Excerto =
* * * *
A minha 1ª Feira do Livro foi no Rossio, meia dúzia de stands em redor das taças de água da praça
Estas são as recordações da Maria do Rosário Pedreira em crónica publicada no Mensagem de Lisboa:
«Enquanto
decorre mais uma Feira do Livro de Lisboa no Parque Eduardo VII – a 91.ª, se
não estou em erro –, olho para trás e sinto-me velha. Da primeira vez que fui à
Feira do Livro sem um adulto por perto, e com carta-branca para comprar o que
quisesse (dentro de um determinado orçamento, bem entendido), devia ter uns
catorze anos e usar meias pelo joelho.
Nesse
tempo, a feira estava instalada ao longo da Avenida da Liberdade, aproveitando
a sombra das suas árvores frondosas; e, às horas de menos clientela, quem estava
sem fazer nada nos pavilhões também não podia deitar o olho às montras das
boutiques caras, pela simples razão de que a alta costura, bem como os turistas
endinheirados e os novos-ricos, ainda não tinham chegado a estas bandas.
* * * *
O que fazer = Reproduza fielmente o trecho da crónica sobre a Feira do Livro que começa em "A minha 1ª Feira" e vai até "meias pelo joelho.", inclusive.

Registos de uma fonte de dados:
* * * *
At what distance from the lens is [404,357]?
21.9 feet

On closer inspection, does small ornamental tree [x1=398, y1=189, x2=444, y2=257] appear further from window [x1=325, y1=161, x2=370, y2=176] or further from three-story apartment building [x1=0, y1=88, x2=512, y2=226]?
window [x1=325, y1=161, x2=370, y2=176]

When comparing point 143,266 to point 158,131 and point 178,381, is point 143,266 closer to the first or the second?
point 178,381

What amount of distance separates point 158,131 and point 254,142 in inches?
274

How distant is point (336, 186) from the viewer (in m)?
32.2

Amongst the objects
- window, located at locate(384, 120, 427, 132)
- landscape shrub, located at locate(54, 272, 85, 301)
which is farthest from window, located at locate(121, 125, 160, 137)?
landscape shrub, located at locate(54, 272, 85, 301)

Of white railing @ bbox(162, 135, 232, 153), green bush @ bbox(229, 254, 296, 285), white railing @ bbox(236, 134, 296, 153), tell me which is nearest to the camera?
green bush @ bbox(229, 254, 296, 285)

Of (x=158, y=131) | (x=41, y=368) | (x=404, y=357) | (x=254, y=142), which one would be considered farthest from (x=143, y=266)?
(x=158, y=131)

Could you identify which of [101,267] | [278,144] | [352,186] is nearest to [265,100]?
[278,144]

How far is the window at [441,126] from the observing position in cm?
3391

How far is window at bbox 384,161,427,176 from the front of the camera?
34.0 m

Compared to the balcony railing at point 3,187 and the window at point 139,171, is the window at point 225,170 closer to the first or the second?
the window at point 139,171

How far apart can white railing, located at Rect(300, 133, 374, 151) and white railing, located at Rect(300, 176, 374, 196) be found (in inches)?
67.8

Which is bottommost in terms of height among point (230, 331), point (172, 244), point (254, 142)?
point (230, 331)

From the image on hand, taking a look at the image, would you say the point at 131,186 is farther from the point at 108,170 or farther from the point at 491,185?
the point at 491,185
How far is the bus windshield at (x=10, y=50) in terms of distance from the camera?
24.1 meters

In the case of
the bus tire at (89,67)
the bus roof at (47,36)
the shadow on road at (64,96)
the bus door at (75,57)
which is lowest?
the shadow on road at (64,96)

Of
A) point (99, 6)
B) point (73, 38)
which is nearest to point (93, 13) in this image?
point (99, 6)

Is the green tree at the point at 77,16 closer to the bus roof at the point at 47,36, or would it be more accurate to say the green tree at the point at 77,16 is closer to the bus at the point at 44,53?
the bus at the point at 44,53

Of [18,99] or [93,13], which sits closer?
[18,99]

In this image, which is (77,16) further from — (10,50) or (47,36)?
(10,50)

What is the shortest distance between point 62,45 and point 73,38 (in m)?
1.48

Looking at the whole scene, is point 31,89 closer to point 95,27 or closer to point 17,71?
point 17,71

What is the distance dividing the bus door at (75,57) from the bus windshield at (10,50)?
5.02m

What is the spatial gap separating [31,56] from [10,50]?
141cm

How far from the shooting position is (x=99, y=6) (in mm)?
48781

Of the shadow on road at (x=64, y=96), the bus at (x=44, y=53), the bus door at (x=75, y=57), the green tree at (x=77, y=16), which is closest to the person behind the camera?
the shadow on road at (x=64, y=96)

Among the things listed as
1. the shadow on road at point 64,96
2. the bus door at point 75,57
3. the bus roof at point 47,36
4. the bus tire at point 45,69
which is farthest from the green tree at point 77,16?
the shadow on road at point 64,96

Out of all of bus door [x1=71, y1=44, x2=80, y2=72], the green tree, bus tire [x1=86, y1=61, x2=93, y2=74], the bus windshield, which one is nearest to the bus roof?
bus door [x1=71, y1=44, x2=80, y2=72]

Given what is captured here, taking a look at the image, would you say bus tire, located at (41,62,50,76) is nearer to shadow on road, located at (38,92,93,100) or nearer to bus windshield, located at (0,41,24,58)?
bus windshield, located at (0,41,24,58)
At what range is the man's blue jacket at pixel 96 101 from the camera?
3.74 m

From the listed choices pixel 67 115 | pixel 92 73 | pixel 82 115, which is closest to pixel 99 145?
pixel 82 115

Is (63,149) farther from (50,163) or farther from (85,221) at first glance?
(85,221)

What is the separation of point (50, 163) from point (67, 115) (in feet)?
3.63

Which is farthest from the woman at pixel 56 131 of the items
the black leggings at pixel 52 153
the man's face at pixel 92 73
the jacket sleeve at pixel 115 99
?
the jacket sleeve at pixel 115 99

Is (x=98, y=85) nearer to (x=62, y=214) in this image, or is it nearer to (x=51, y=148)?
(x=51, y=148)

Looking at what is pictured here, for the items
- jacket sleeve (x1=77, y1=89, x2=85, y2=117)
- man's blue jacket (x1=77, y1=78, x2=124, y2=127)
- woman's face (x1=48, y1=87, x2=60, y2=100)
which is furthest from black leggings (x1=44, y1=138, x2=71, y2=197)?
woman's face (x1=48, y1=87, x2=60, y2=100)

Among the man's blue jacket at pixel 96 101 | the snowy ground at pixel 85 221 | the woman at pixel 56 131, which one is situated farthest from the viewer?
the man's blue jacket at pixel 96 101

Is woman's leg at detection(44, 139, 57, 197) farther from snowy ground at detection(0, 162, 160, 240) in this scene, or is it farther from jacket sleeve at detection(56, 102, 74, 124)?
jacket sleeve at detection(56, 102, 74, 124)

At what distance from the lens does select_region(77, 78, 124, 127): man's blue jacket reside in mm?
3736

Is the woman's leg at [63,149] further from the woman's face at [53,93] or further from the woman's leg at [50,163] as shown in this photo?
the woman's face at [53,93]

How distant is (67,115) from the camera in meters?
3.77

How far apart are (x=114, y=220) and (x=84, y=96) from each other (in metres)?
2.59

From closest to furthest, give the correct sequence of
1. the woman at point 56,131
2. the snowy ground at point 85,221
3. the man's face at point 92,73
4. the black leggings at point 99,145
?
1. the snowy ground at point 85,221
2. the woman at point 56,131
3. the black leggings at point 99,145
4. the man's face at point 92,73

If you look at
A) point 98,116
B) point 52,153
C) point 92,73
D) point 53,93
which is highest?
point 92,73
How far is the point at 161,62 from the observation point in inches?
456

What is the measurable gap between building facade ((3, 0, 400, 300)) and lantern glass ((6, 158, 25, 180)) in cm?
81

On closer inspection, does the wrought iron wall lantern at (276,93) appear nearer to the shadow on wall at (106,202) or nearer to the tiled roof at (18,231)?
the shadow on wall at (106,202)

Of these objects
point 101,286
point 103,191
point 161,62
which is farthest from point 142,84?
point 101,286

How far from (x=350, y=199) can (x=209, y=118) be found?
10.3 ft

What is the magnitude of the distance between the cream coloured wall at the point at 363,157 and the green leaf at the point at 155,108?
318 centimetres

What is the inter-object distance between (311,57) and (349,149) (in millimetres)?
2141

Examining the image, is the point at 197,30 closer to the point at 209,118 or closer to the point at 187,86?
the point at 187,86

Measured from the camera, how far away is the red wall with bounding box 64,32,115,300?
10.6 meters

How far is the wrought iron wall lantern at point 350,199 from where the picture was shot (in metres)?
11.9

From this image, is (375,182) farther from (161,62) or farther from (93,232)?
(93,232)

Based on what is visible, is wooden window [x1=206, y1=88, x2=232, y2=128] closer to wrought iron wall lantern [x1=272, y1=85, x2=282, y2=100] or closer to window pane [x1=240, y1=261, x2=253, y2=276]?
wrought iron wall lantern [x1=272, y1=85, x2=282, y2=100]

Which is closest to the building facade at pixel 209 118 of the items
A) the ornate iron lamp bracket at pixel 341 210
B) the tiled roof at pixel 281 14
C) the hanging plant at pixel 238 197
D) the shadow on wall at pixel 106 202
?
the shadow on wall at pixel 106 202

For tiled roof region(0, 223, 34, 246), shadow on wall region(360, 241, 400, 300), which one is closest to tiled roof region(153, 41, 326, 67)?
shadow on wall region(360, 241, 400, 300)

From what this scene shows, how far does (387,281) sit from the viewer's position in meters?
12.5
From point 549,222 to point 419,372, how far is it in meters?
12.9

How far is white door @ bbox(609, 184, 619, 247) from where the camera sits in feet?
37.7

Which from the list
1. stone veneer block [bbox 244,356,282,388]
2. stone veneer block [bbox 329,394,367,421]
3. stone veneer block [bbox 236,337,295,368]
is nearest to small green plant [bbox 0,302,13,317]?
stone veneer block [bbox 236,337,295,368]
* * * *
Resposta ao exercício =
A minha 1ª Feira do Livro foi no Rossio, meia dúzia de stands em redor das taças de água da praça
Estas são as recordações da Maria do Rosário Pedreira em crónica publicada no Mensagem de Lisboa:
«Enquanto
decorre mais uma Feira do Livro de Lisboa no Parque Eduardo VII – a 91.ª, se
não estou em erro –, olho para trás e sinto-me velha. Da primeira vez que fui à
Feira do Livro sem um adulto por perto, e com carta-branca para comprar o que
quisesse (dentro de um determinado orçamento, bem entendido), devia ter uns
catorze anos e usar meias pelo joelho.